1. How often do multiple rituals get cast in the same turn, that actually affect eachother?

2. You are introducing a third party into this equation, and also working from an inknowable quantity, "will my opponent move to that province this turn?".

3. No one cares about the Death Match.



In all seriousness though, if turn resolution could be worked out with ordinary movement taking place according to predetermined attacker/defender initiative as it is, but casters were interspersed, such that 1 defender casts a spell, 1 attacker casts a spell, 1 defender, and so on, then at least you could say that the change is being made in name of balance. Else, if it will be randomly decided which side gets the "defender" initiative advantage to casting, then at the very least this should have Luck scales used as a modifier.

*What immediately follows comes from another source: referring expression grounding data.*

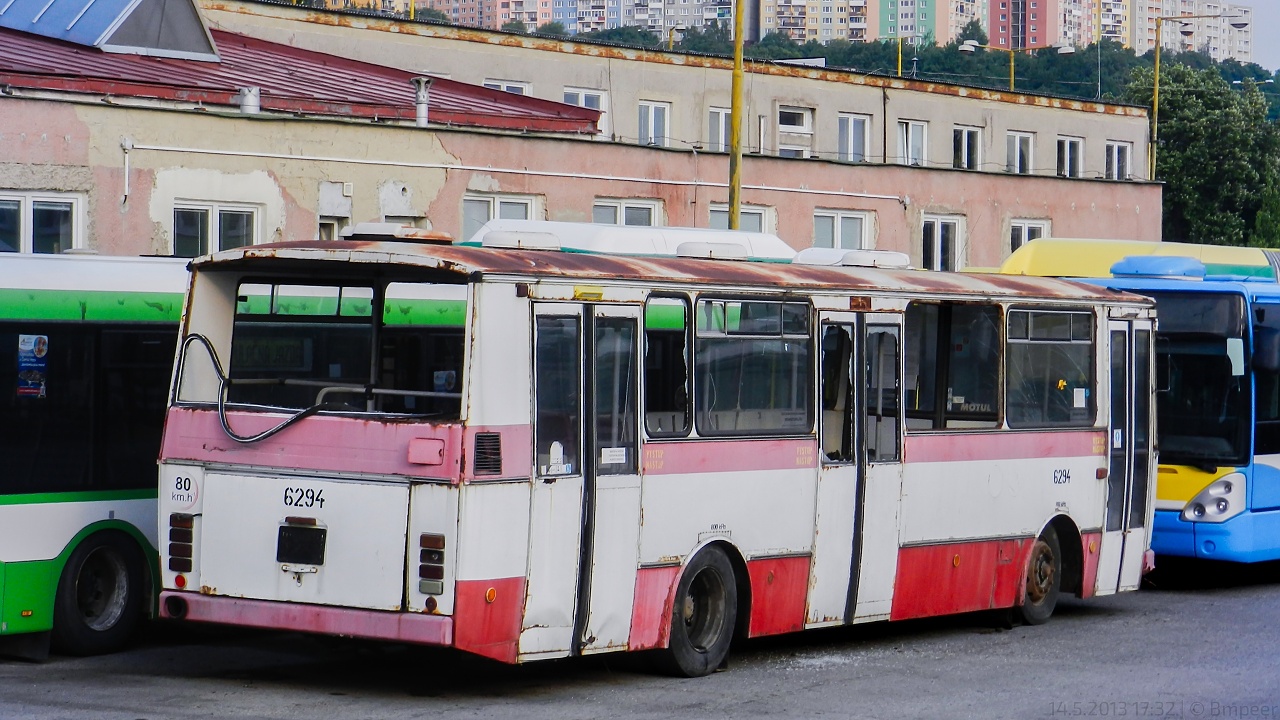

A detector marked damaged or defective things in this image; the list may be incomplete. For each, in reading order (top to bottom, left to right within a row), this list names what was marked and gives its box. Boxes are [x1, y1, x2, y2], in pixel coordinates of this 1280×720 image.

rusty roof panel [0, 26, 599, 133]
rusty roof panel [197, 239, 1152, 303]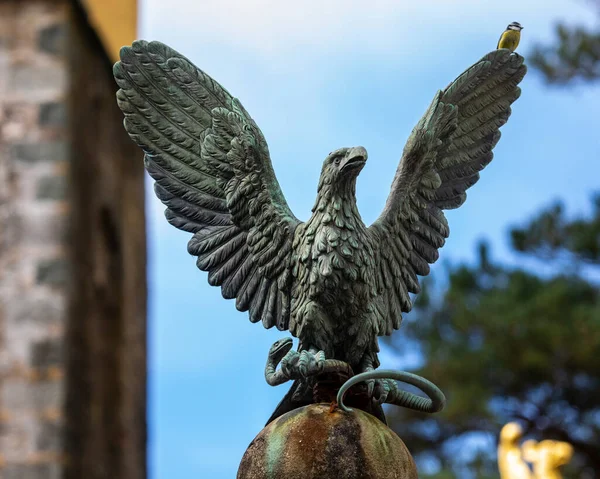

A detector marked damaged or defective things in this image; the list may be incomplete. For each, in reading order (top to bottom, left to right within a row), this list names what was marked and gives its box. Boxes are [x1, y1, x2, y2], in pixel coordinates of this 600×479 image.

rusty stain on orb [238, 404, 418, 479]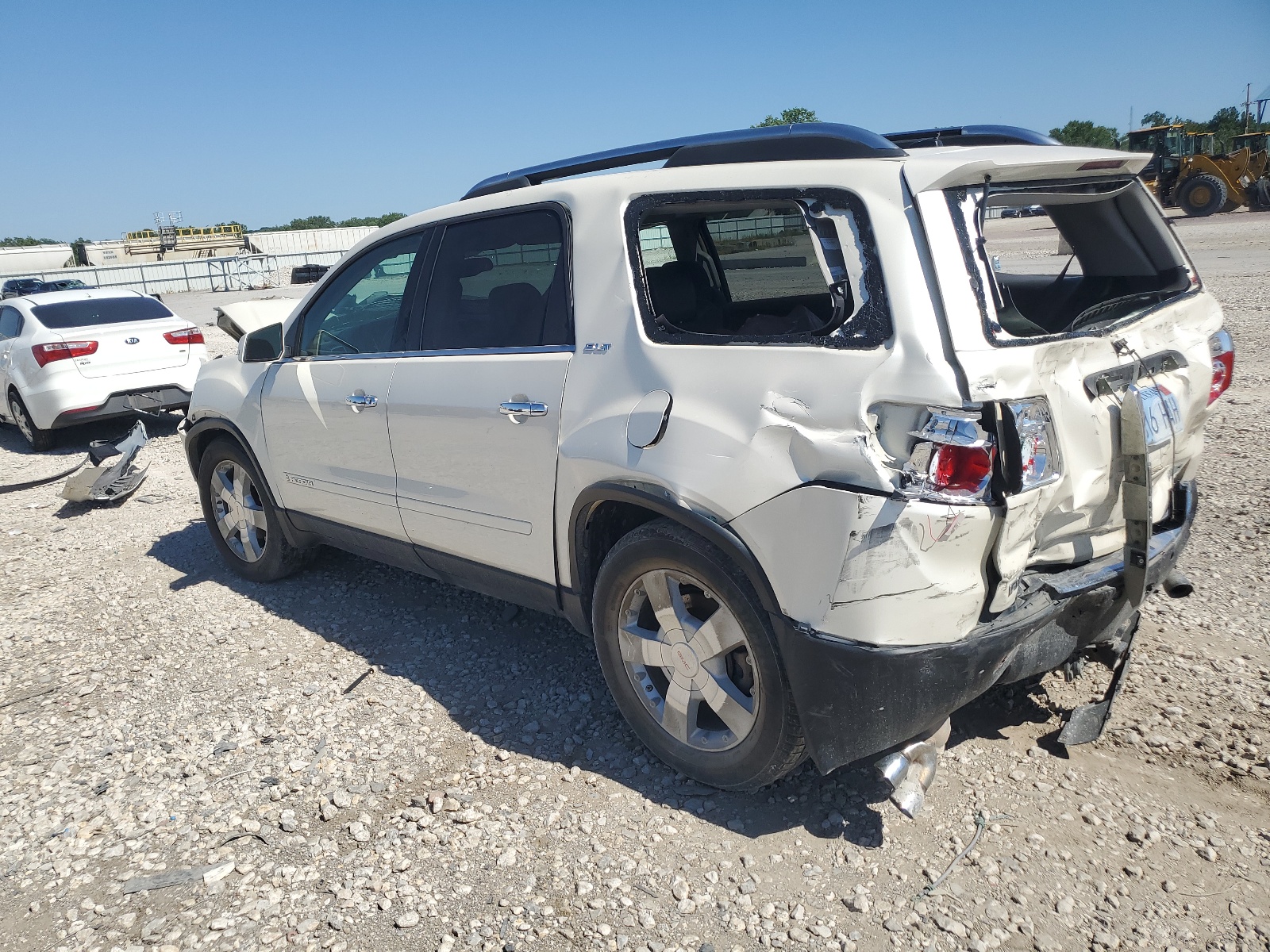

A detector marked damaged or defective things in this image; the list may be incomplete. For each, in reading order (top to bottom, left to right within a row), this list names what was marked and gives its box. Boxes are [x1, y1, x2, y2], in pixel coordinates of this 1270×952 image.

broken tail light [33, 340, 98, 367]
detached bumper fragment [61, 419, 152, 501]
broken tail light [164, 327, 203, 346]
damaged white suv [183, 121, 1238, 803]
shattered rear window [629, 188, 895, 347]
broken tail light [908, 409, 997, 505]
broken tail light [1003, 400, 1060, 495]
dented quarter panel [914, 175, 1219, 606]
shattered rear window [946, 177, 1194, 344]
broken tail light [1206, 327, 1238, 405]
dented quarter panel [730, 482, 997, 647]
crushed rear bumper [768, 482, 1194, 774]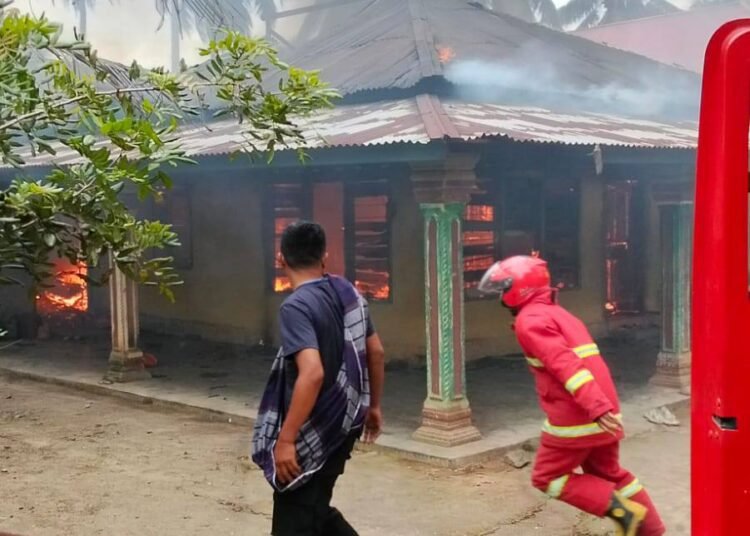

And finally if a game actually ends up in a deadlock, I fail to see how you can blame that on game mechanics that ARE known throughout the play of the game, and will have obvious effects that you can expect. If you face a nuclear power and you continue to spend decades building nuclear weapons in the vain hope that you'll end up with enough that your opponent either capitulates, or you finally feel confident committing to deployment, then you will probably be waiting for a very long time. Does it take extra game time to broaden research, collect gems, and deploy other alternatives? Of course it does, but the argument that the income is so huge and the turns just take longer and longer only says to me that you need to adjust your map settings to compensate for playstyle - that's why they're there. If you play on too large a map with too fast research (even 200+ with normal research and people will simply hit "end game" fairly early), then you can complain that there is no way to get a clear advantage, but the reality is that if you had arranged the game so that it would take more time and effort for both sides to have equal access to all things, then you would have arrived at a situation where hard choices would have to be made in order to gain anything as powerful as Master Enslave.

I am becoming more and more convinced that MP games would remain more competitive with harder research, and threads such as this, with arguments such as these, only make me more sure that forcing hard choices on spell selection will lead to more complicated player interactions, and games that are less dependent on the Astral-Death-Blood paradigm of "what is powerful enough to win the game".